No, it is not specified.  The K&R example is merely pointing out that the
assignment is parsed as:

    nl = (nw = (nc = 0));

To evaluate the outer assignment, both the destination and the right hand
side must be evaluated.  The order doesn't matter in this case.  The
right hand side (nw = (nc = 0)) is evaluated and its value is 0, which
is the value used in the outer assignment.

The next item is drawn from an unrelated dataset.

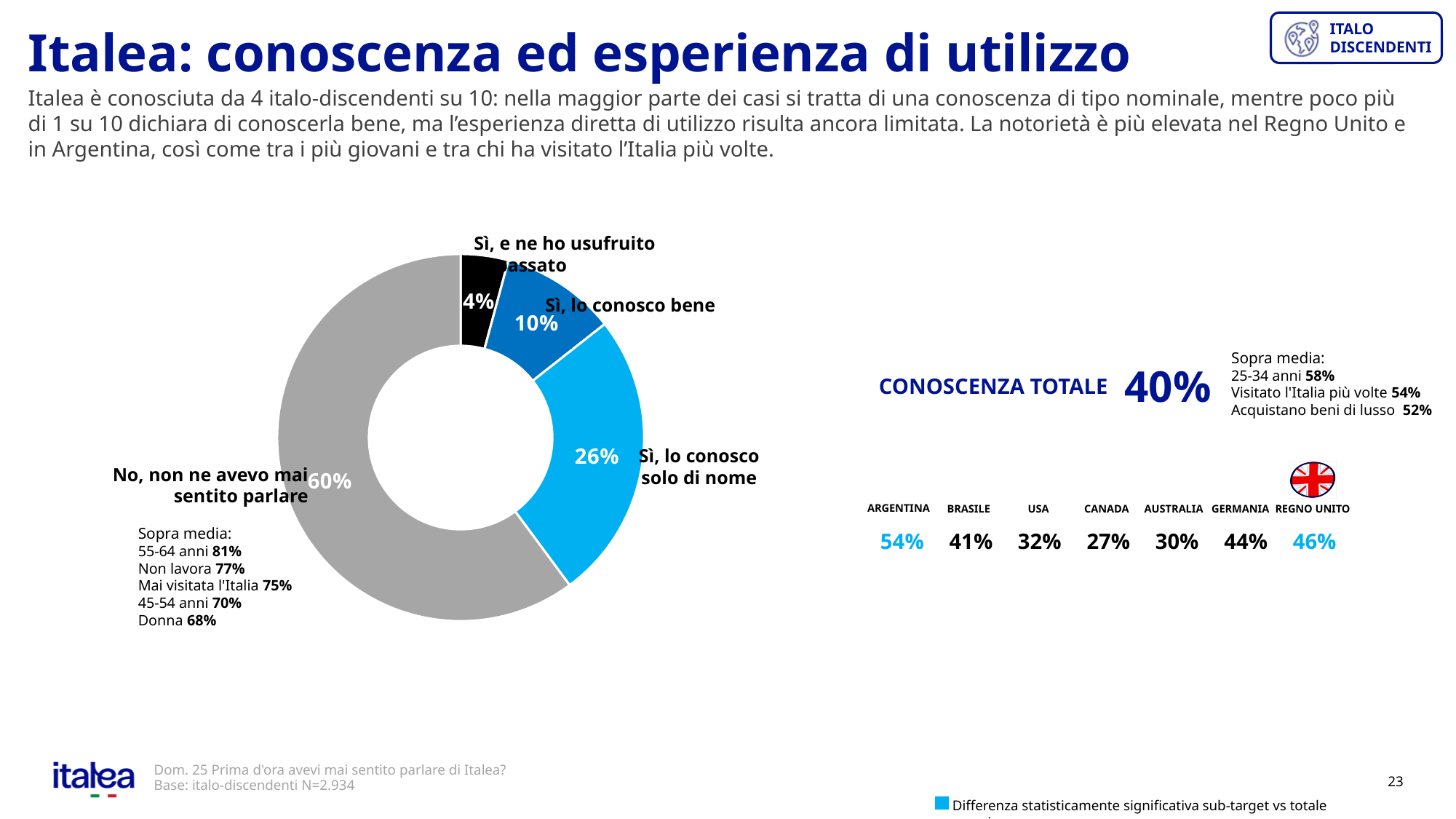
What is the value shown for "CONOSCENZA TOTALE" next to the donut chart? 40% What percentage of respondents answered "Sì, lo conosco solo di nome"? 26% What is the difference in percentage points between "Sì, lo conosco solo di nome" and "Sì, lo conosco bene"? 16 percentage points Which slice of the donut chart is the largest? No, non ne avevo mai sentito parlare What colour is the "No, non ne avevo mai sentito parlare" slice in the donut chart? Grey Which slice of the donut chart is the smallest? Sì, e ne ho usufruito in passato How many slices does the donut chart have? 4 What percentage of respondents answered "Sì, lo conosco bene"? 10% Which is larger: the share for "Sì, lo conosco bene" or for "Sì, e ne ho usufruito in passato"? Sì, lo conosco bene What percentage of respondents answered "Sì, e ne ho usufruito in passato"? 4% What kind of chart is shown on the slide? Pie chart (donut) What percentage of respondents answered "No, non ne avevo mai sentito parlare"? 60%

In the ^= case, the assignment is parsed as:

    x ^= (y ^= (x ^= y));

To evaluate the outer assignment, the destination must be evaluated (and
unlike the previous example, its value is also needed) and the right
hand side must be evaluated.  However, in this case the order DOES
matter.  If the right hand side is evaluated before x is evaluated,
then x will have the desired value (the value computed by x ^= y).
However, if x is evaluated before the right hand side, then the
x ^= y assignment in the right hand side will effectively have
been ignored.

When evaluating a ^= b, the compiler may generate any of the following:

    1.  evaluate a, evaluate b, xor, assign
    2.  evaluate b, evaluate a, xor, assign
    3.  some hybrid of 1 and 2

If it chooses the first sequence for the outer assignment in the original
^= example, the example will fail.

In fact, I'm not even certain that all side effects resulting from the
evaluation of a and b must be completed before the assignment takes
place.  (E.g., could x = 2 + (x = 5); perform the actual assignment
for (x = 5) after the outer assignment?  If it knows that the value
of (x = 5) is 5, could it delay the store to x?  I don't believe
assignment consitutes a sequence point in its own right.  One could
imagine "evaluate 5, evaluate 2, add, assign result, 7, to x, assign
previous result, 5, to x".)